Sankar Prasad Pani, a lawyer with the National Green Tribunal (NGT) said that notification of elephant corridors can provide legal recognition to the areas akin to protected areas such as a sanctuary, reserve forest, tiger reserve, and eco-sensitive zones. This, he said, can prevent mining industries from encroaching on corridors and reduce conflict.
“As of now the same do not have any legal binding, hence projects through the corridor can be approved and the projects can hardly be challenged in a court of law as there is nothing illegal in diverting elephant corridors in absence of specific statutory notification to that effect,” he said.
Odisha has, meanwhile, demanded expansion of two out of three elephant reserves – Mahanadi Elephant Reserve and Sambalpur Elephant Reserve – as per the recommendations of the Asian Nature Conservation Foundation (ANCF), Bengaluru to better protect its elephants.
Experts sceptical
Biswajit Mohanty, a wildlife expert and environmentalist from Odisha, had filed a case of elephant corridor notification before the NGT and said that the government has spent significant money on sponsoring studies but failed in implementing their suggestions.

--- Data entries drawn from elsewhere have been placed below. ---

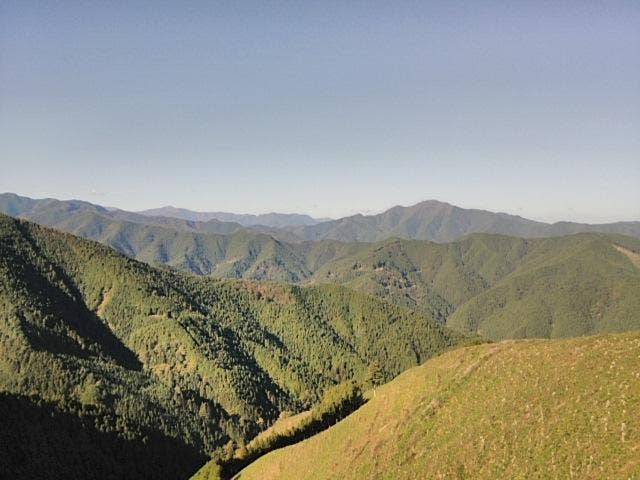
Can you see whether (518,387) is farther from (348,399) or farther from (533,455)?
(348,399)

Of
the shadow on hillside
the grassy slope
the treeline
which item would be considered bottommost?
the shadow on hillside

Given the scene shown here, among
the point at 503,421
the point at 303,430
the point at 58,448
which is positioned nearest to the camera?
the point at 503,421

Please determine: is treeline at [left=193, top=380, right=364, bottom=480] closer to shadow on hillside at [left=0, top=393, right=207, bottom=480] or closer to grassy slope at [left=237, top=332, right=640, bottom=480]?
Answer: grassy slope at [left=237, top=332, right=640, bottom=480]

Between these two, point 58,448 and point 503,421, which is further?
point 58,448

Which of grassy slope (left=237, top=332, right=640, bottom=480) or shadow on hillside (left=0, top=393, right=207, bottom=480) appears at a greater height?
grassy slope (left=237, top=332, right=640, bottom=480)

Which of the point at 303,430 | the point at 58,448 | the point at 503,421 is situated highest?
the point at 503,421

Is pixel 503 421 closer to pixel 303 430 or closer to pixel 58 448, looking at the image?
pixel 303 430

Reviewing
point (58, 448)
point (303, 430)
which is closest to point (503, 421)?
point (303, 430)

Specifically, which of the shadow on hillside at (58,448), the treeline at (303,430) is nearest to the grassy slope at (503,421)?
the treeline at (303,430)

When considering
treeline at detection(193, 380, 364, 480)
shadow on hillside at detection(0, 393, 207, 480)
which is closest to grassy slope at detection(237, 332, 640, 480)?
treeline at detection(193, 380, 364, 480)

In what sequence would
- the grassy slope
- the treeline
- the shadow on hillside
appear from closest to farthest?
1. the grassy slope
2. the treeline
3. the shadow on hillside
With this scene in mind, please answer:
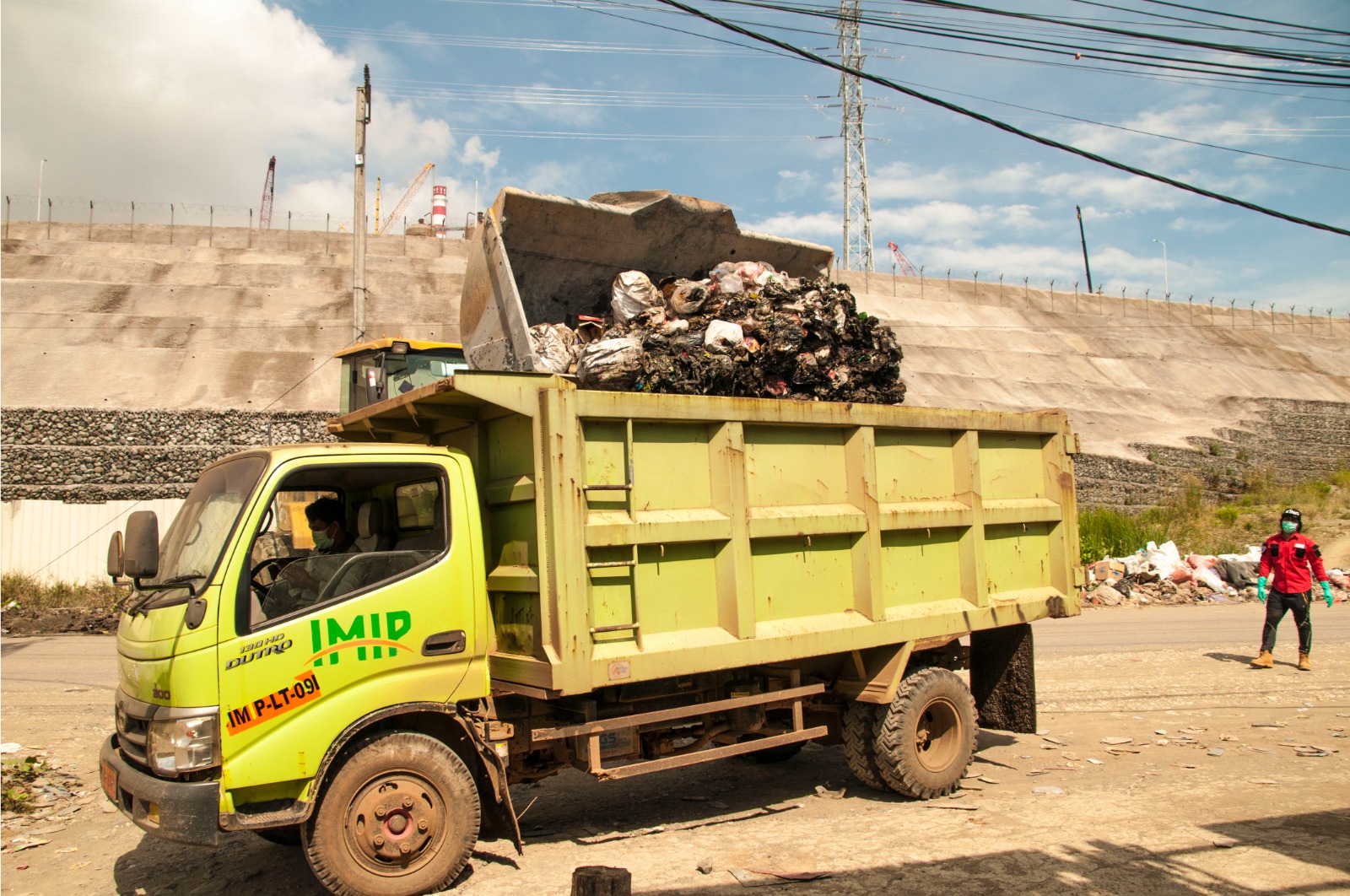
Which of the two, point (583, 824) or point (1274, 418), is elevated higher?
point (1274, 418)

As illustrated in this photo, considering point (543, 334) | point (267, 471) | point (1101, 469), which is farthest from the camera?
point (1101, 469)

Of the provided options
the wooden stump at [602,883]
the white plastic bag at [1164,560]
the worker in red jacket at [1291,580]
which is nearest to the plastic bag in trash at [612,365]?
the wooden stump at [602,883]

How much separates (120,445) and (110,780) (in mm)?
23536

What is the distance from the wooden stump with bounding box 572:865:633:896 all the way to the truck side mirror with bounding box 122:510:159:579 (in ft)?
7.53

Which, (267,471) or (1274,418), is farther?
(1274,418)

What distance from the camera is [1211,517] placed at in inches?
1028

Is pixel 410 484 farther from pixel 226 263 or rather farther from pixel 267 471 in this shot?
pixel 226 263

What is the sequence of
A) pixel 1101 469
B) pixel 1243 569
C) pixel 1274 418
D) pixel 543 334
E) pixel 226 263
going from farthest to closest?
pixel 226 263 < pixel 1274 418 < pixel 1101 469 < pixel 1243 569 < pixel 543 334

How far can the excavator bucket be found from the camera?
20.4ft

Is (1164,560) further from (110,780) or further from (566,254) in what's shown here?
(110,780)

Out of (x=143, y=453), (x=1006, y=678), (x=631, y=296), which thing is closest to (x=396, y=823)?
(x=631, y=296)

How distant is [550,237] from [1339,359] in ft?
207

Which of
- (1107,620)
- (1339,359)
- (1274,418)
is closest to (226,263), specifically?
(1107,620)

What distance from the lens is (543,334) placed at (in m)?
6.23
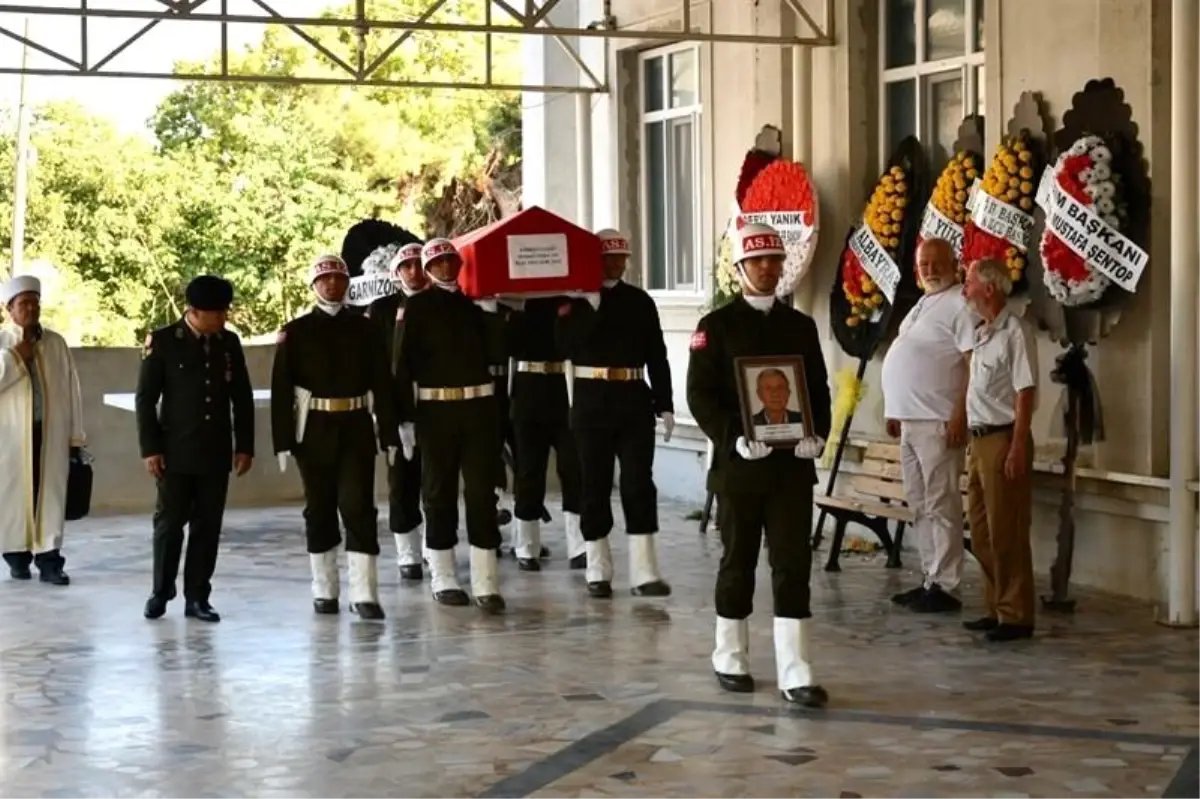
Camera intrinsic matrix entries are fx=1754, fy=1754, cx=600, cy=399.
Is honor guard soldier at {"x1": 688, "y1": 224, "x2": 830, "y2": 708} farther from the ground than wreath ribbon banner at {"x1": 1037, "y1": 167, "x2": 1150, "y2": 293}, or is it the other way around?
wreath ribbon banner at {"x1": 1037, "y1": 167, "x2": 1150, "y2": 293}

“The state has commissioned several studies and formed several expert committees to recommend ways to save elephants and reduce their conflict with humans. The first such commission was formed in 1991. They are not even implementing study recommendations that were given 20 years ago. They are more into studies but fail to implement their recommendations,” he said. He also criticised the government over using barbed wire fences, declaring most elephant deaths due to diseases, and failing to notify elephant corridors.

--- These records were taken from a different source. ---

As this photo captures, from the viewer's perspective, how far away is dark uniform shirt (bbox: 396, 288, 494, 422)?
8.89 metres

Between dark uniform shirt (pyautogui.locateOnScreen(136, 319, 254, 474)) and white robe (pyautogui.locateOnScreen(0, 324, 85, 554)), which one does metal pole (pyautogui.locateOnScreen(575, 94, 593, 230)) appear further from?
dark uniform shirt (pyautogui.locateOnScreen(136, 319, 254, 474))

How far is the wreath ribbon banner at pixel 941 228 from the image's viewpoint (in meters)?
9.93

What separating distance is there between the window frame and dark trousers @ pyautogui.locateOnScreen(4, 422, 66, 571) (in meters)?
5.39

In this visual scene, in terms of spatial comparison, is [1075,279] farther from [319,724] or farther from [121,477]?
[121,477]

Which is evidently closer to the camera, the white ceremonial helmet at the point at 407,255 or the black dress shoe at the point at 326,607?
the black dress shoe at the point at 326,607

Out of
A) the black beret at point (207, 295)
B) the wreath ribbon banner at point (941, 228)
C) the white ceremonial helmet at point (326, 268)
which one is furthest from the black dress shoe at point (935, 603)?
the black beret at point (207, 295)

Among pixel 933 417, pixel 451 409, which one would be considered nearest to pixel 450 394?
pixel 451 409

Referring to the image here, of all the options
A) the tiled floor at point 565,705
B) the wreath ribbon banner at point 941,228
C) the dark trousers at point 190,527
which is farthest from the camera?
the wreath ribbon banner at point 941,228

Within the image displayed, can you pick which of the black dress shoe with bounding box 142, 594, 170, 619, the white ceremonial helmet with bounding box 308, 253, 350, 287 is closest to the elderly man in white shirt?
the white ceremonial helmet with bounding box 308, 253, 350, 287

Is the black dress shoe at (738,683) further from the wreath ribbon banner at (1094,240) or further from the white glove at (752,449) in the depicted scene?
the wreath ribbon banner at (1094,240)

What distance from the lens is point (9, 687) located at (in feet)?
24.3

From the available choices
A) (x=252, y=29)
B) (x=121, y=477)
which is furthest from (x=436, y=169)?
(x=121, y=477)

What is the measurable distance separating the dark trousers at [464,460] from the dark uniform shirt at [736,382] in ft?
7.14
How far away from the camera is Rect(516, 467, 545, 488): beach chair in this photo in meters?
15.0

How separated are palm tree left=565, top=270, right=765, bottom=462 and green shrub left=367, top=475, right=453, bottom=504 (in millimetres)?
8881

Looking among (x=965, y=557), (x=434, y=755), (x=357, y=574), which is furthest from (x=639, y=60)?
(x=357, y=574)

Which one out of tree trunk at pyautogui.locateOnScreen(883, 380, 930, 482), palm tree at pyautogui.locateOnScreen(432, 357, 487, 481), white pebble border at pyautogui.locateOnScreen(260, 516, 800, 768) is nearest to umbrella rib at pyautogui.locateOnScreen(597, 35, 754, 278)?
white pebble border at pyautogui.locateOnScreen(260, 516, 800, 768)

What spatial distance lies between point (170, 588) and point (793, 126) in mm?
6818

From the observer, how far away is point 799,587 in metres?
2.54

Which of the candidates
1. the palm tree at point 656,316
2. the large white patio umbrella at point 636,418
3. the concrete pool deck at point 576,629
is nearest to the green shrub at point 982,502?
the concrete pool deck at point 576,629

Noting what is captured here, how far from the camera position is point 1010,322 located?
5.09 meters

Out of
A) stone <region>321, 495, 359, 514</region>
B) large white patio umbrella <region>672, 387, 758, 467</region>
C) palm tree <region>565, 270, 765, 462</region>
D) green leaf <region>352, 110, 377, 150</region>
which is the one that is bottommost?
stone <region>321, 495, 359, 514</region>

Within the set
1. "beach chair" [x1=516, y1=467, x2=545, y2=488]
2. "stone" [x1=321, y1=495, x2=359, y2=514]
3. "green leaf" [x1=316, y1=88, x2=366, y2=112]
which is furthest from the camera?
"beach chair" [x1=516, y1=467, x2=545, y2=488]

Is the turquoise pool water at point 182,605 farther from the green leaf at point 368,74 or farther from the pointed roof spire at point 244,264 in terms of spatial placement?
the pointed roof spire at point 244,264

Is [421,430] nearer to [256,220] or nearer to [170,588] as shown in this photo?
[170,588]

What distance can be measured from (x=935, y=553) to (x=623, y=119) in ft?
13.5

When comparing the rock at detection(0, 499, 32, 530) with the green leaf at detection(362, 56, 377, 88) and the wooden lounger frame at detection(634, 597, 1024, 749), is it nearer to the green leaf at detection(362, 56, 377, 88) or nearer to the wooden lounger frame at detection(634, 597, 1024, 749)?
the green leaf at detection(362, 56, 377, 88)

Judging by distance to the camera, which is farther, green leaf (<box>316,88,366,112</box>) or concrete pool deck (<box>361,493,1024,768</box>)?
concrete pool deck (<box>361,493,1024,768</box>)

Similarly, Raigarh-based environmentalist Ramesh Agarwal from Chhattisgarh also said that the results of government initiatives hardly have yielded good results in the state. “This is true that funds are being allocated and spent in works like watchtowers, check dams, etc for elephant tracking and to reduce conflicts. However, hardly we see the results on the ground. We hear of elephant-human conflicts in Sarguja, Korba, Raigarh quite often. Many villagers complain of their standing crops being destroyed,” he said. He also questioned the huge amounts spent on these works which could have been done at lower costs as per his assessment. He said that the local forest department when asked by him through RTI to give data on the location of check dams and money spent on them, often tried to shield data citing reasons.